Tom & I are currently staying in the area where I grew up & on our first night here, a freight train went through town.  We had arrived late; it was almost midnight before I was ready to tumble into bed.  For me, travel days are always fraught with an overabundance of sensory input, so I was rather enjoying the utter silence of the neighborhood as I washed my face & brushed my teeth.  Out of this stillness came, unexpectedly, the raucous call of the freight train’s horn.  It conveyed its usual sense of urgency – Out of my way!  I’m coming through! – but it also delivered to me an equally-unexpected pang of sadness. 

This I quickly chalked up to nostalgia for I had grown up seeing freight trains & hearing the noises they make.  When we were kids, my brother Paul & I loved to spot them running along the tracks that paralleled Highway 99, seeming to be in a tight race with the family car as we headed south to visit relatives or spend a couple of weeks at the beach.  And anyway, weren’t the horns & whistles of trains, especially when heard in the dead of night, positively notorious for evoking feelings of poignancy?

Yet when another freight train came through the next night & its horn again left me vaguely disquieted, it was time to put some effort into discovering precisely what it was that this sound was awakening in me.  So, much like the narrator of Proust’s In Search of Lost Time –  when a morsel of tea-soaked madeleine suffuses him with an exquisite sense of joy & he tries to find its source – I alternately concentrated on, & then deliberately distanced myself from, the sound of the horn.  Sure enough, an image sprang to mind:  It was of me, standing by the bedroom window of my first apartment, watching a freight train go by in the darkness & listening to the exigent call of its horn. 

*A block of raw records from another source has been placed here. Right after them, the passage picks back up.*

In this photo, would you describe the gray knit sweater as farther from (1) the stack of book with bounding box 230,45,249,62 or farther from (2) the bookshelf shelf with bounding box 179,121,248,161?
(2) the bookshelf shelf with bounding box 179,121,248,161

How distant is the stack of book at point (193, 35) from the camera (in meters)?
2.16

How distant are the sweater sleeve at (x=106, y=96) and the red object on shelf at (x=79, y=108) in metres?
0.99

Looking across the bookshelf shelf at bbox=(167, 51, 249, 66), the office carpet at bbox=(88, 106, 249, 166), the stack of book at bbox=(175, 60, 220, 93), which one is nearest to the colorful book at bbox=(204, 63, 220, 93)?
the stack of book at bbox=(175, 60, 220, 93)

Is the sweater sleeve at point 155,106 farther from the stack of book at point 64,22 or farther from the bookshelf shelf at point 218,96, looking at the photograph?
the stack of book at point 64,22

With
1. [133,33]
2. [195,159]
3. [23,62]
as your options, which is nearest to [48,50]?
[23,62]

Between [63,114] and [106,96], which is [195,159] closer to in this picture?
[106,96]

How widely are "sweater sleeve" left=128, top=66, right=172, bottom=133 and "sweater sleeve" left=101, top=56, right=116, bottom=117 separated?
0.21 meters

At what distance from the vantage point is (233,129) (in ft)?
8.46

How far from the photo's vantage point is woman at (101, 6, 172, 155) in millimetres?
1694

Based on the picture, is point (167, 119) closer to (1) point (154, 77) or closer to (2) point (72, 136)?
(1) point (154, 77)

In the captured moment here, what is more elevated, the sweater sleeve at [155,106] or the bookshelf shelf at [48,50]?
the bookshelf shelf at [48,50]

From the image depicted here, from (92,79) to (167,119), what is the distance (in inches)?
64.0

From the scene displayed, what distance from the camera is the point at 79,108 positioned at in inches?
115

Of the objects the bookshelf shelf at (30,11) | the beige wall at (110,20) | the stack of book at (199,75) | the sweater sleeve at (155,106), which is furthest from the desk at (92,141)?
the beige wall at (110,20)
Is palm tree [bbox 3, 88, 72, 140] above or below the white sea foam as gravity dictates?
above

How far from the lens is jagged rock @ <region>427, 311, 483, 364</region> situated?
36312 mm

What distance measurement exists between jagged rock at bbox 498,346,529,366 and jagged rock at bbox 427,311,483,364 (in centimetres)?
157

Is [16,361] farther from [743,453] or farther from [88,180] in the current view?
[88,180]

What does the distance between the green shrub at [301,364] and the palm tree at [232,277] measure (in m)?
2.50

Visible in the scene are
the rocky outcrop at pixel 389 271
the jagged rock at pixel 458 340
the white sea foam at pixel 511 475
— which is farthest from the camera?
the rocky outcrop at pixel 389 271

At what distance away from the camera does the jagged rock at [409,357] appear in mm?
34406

Back then, I was fresh out of college & not living under my parents’ roof for the first time in my life.  Tracks ran near enough to the apartment building that I could see the trains, across some empty fields, from my window.  At dawn or during the night, something in the sound of their horns gave voice to the conflicting emotions I always seemed to be experiencing, chief among them an intense longing for… I knew not what.  Another memory floated up:  From time to time, I was inclined to buy random art supplies for no other reason than that I just wanted to have them, even though in those days, despite my perennial love of art, the idea of making it couldn’t have been further from my mind.

Fast forward many years, several apartments & a couple of cities later:  One day I went to an art supply store to buy a poster frame.  There I was simultaneously overcome by a heartbreaking sadness & a wrenching desire to know how to use every item on every shelf in every aisle of that store, by which I mean, every tool & every brush, every piece of paper in every single tablet & the contents of every jar, bottle & tube.  And the not knowing presented itself as both a physical & a spiritual pain.  Shortly afterwards, I enrolled in art school.

If our deepest, most mysterious emotions seek a voice, then mine found it long ago in the sound of a freight train’s call.  All it took was a few blasts of a horn the other night to reconnect me to memories of my lengthy & circuitous path to art-making.  Now I feel lighter, as though this process has exorcised from my being the remnant of some old & unhelpful baggage.  And this, in turn, has given me back an unequivocally happy memory of freight trains – that of Paul & me sharing the excitement of spying them as they rolled along beside us on our way to the beach for summer vacation.